BWS Stories - Contest Winners Contest Winners - My Butterfly Year - Aug-Sept Winner! Mary Anne Hahn (hahnmah@aol.com) is editor and publisher of WriteSuccess, the free biweekly e-zine of ideas, information and inspiration for struggling, stalled and aspiring writers. She lives and writes in Syracuse, NY. To learn more about her resources for writers, visit http://www/writesuccess.com
My Butterfly Year - Aug-Sept Winner!
Call me a nerd, geek, brainiac or whatever you want, but by early August every year I got antsy. Summer vacation lasted two or three weeks too long, if you asked me. I itched to get back to the dusty smell of chalk, to rejoining old friends I hadn't seen all summer, to toting new books in a new book bag and learning new things, to joining clubs and receiving positive reinforcement from nearly every teacher I ever had. I was what you might call the model student. I absolutely loved school.
This, and the fact that I was an overweight child, hardly made me one of the popular ones, but I didn't care about that. I had a few close friends, and that suited me just fine. It seemed to me that being popular meant having to wear certain things and behave in certain ways that I didn't much care for. It meant not liking school (which ran against my very nature), sneaking alcohol into boy-and-girl parties (my mother would have killed me and, besides, I wasn't interested) and teasing other people about their imperfections (as I was teased about my weight). From my point of view, being popular meant being mean and dumb and rebellious. I just wanted to be me.
The weight did bother me, though. As I neared the edge of adolescence, I discovered teen magazines, and began to really notice the girls in them. I admired their Marcia Brady-straight hair, their bright smiles and flawless skin, and the adorable outfits they wore. I knew that I didn't want to be those girls, but wouldn't it be nice to look like them? Wouldn't it be cool to be able to wear those clothes and not look like one of the tubbier seven dwarves? And while I didn't yearn to be a part of the popular group, wouldn't it be wonderful if they just didn't have my weight to tease me about any more?
What if I returned to school that fall with a whole new reason for wanting to go back-a thinner, healthier me?

DATA SEGMENT:

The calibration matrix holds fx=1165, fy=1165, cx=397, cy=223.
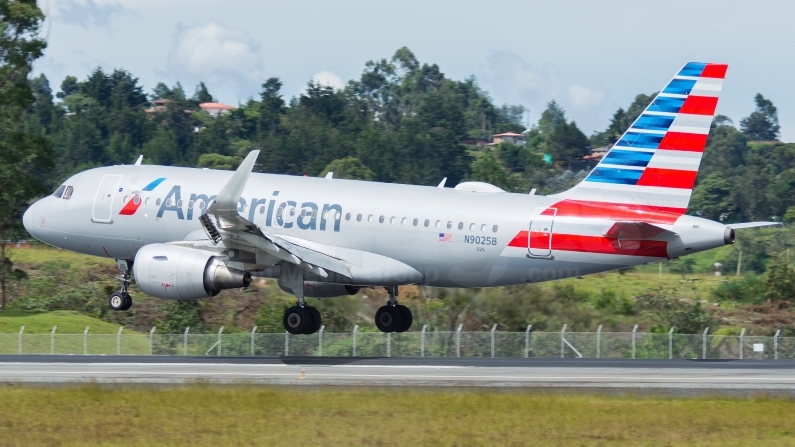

EXERCISE INSTRUCTIONS:
1. According to the story, in which city does Mary Anne Hahn live and write?
2. Return the part of the story that begins at the words "This, and the" and stops after "wanted to be me.".
The lines are separate material, unrelated to the story.

ANSWERS IN ORDER:
1. Syracuse, NY.

2.
This, and the fact that I was an overweight child, hardly made me one of the popular ones, but I didn't care about that. I had a few close friends, and that suited me just fine. It seemed to me that being popular meant having to wear certain things and behave in certain ways that I didn't much care for. It meant not liking school (which ran against my very nature), sneaking alcohol into boy-and-girl parties (my mother would have killed me and, besides, I wasn't interested) and teasing other people about their imperfections (as I was teased about my weight). From my point of view, being popular meant being mean and dumb and rebellious. I just wanted to be me.